Testosterone Shows Promise As Multiple Sclerosis Treatment
Exploratory trial suggests it has neuroprotective effect in men
MONDAY, May 14 (HealthDay News) -- Men with relapsing-remitting multiple sclerosis may benefit from treatment with testosterone, according to the results of a small study published in the May issue of the Archives of Neurology.
Nancy L. Sicotte, M.D., of the David Geffen School of Medicine at University of California Los Angeles, and colleagues conducted a study of 10 men with relapsing-remitting multiple sclerosis who received no treatment for the first six months of the trial (control), and were then treated for 12 months with a 10-g daily dose of gel containing 100 mg of testosterone.
After a year of treatment, there was an improvement in the men's cognitive performance and a slowing of brain atrophy. Gadolinium-enhancing lesion number and volumes were unaffected by the treatment, and there was an increase in lean body mass.

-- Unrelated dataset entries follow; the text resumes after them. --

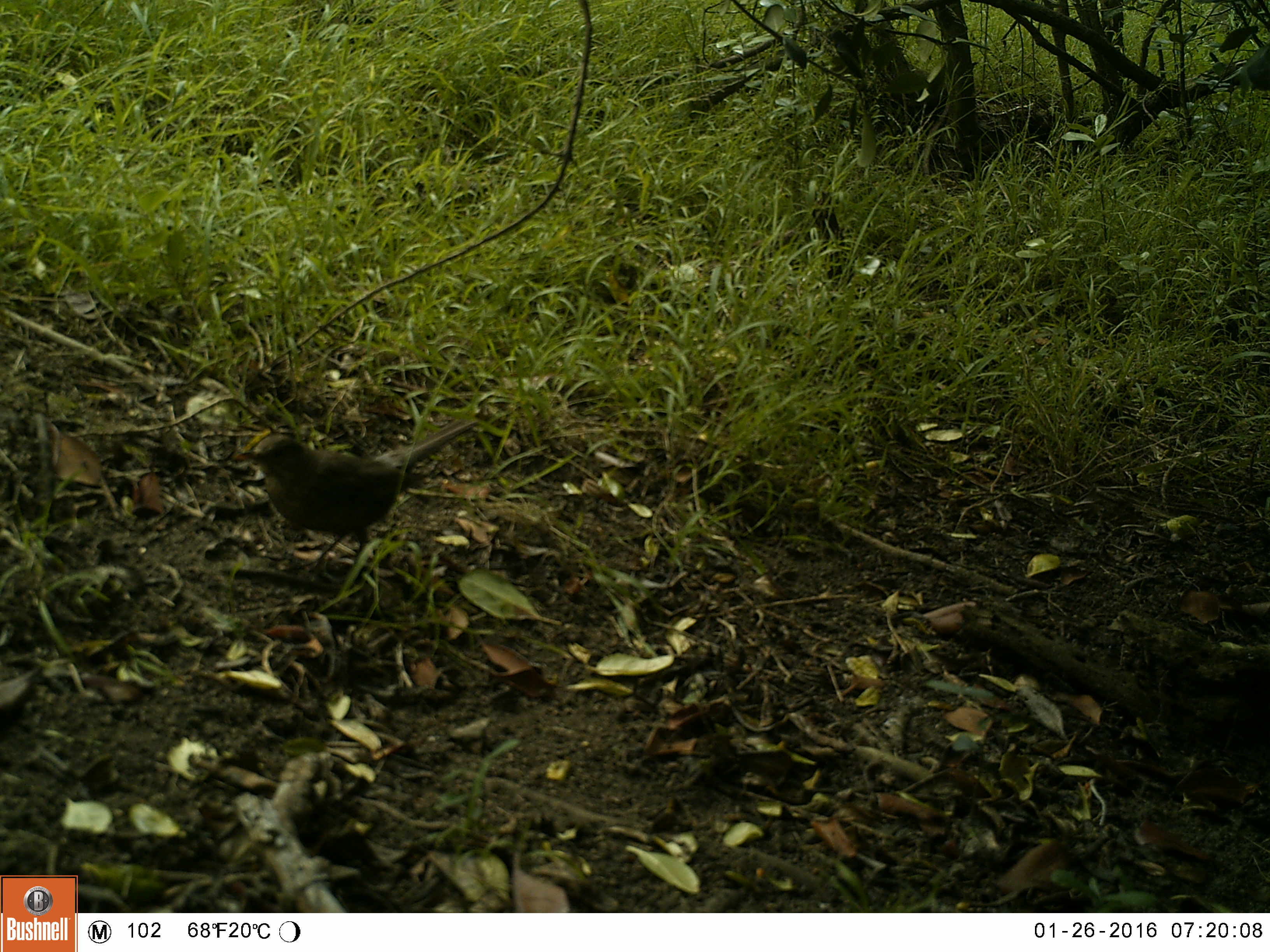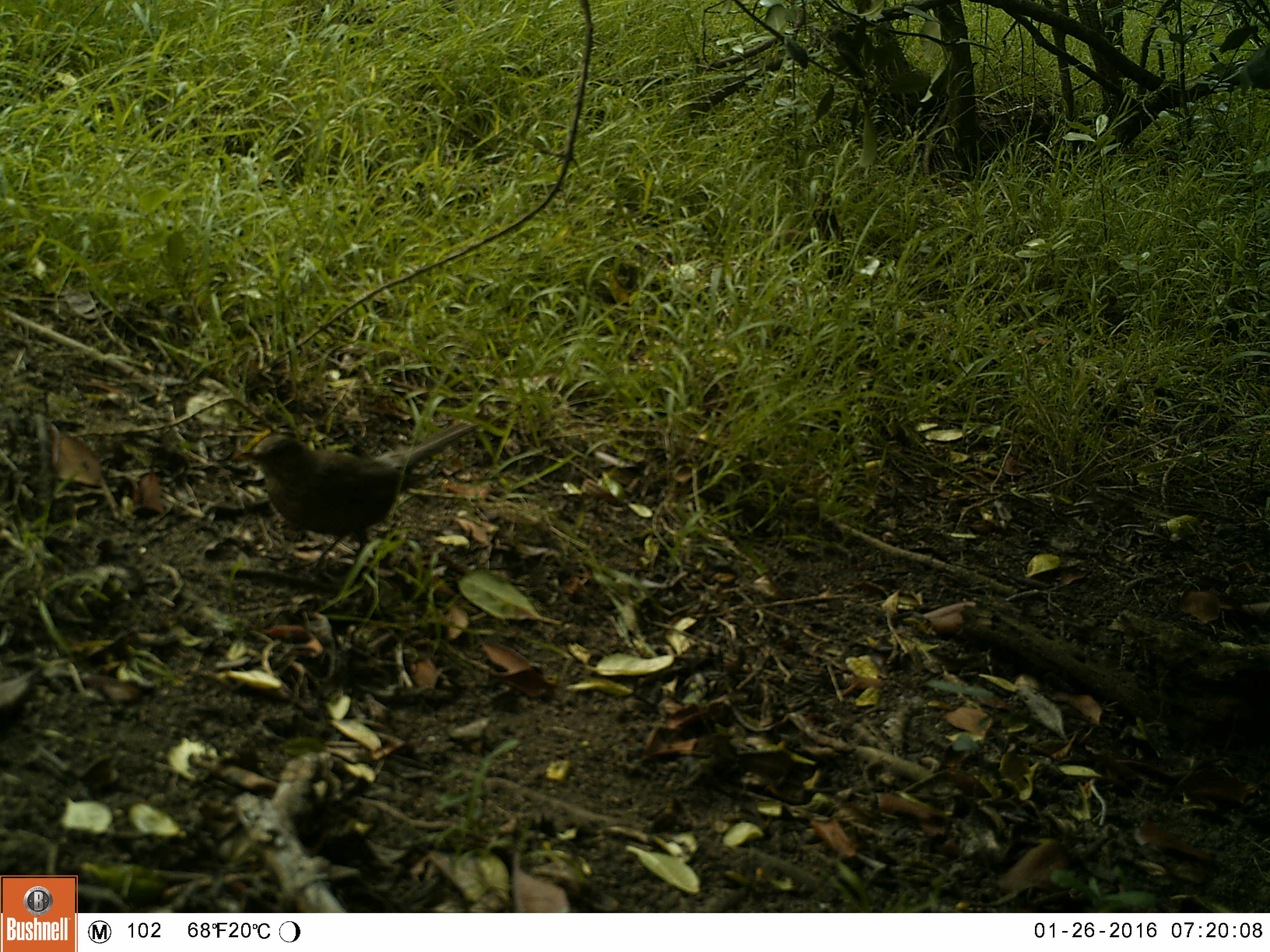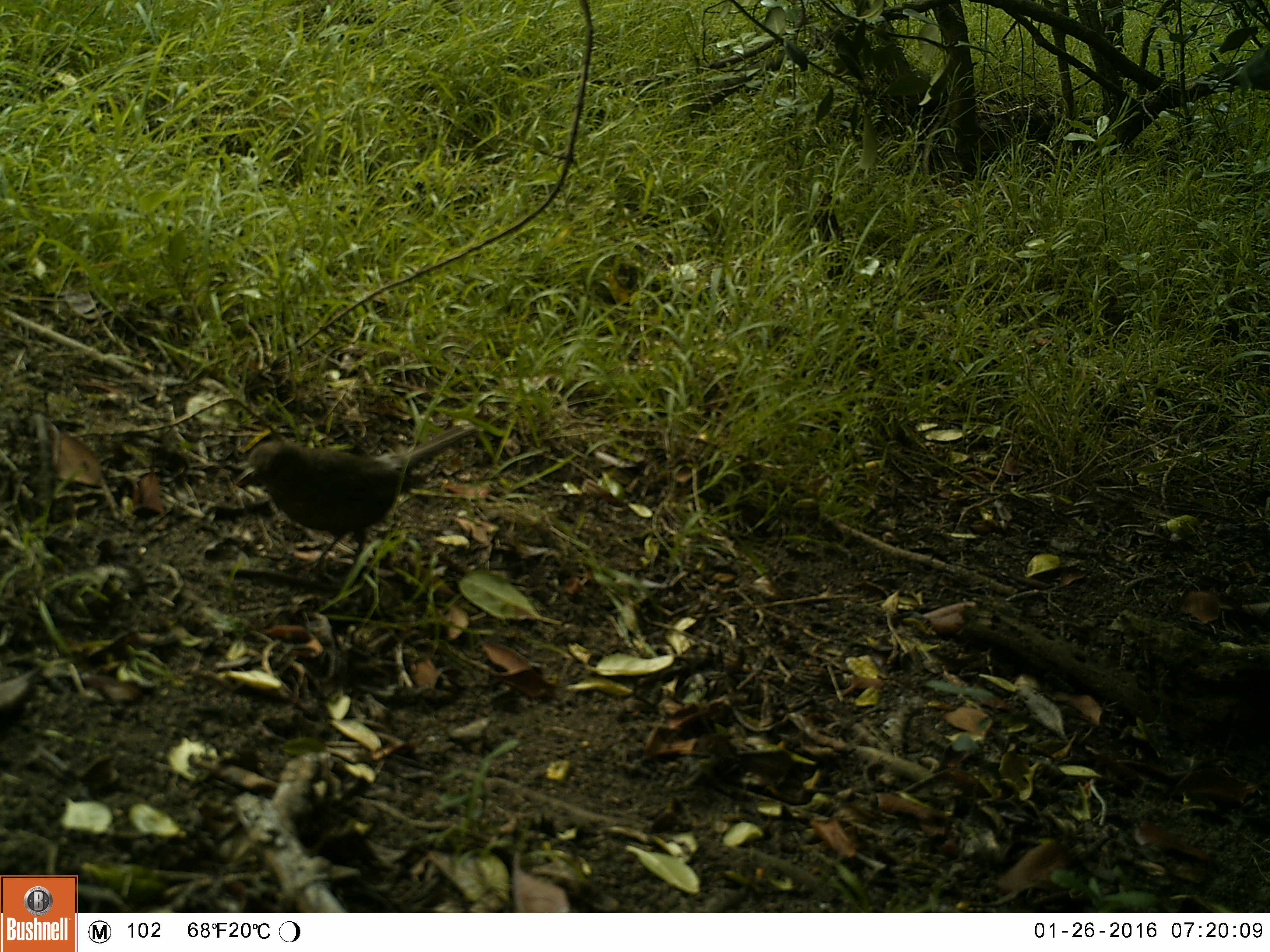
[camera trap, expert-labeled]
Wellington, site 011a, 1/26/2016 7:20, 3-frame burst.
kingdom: Animalia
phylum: Chordata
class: Aves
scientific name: Aves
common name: bird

Although the authors acknowledge that the small sample size means the findings must be treated with caution, and may not apply to patients with more aggressive multiple sclerosis, they recommend further investigation.
"Overall, in this first trial of testosterone treatment in men with relapsing-remitting multiple sclerosis, the treatment was shown to be safe and well-tolerated, and led to increases in lean body mass. In addition, exploratory findings suggest a possible neuroprotective effect of testosterone treatment in men," the authors conclude.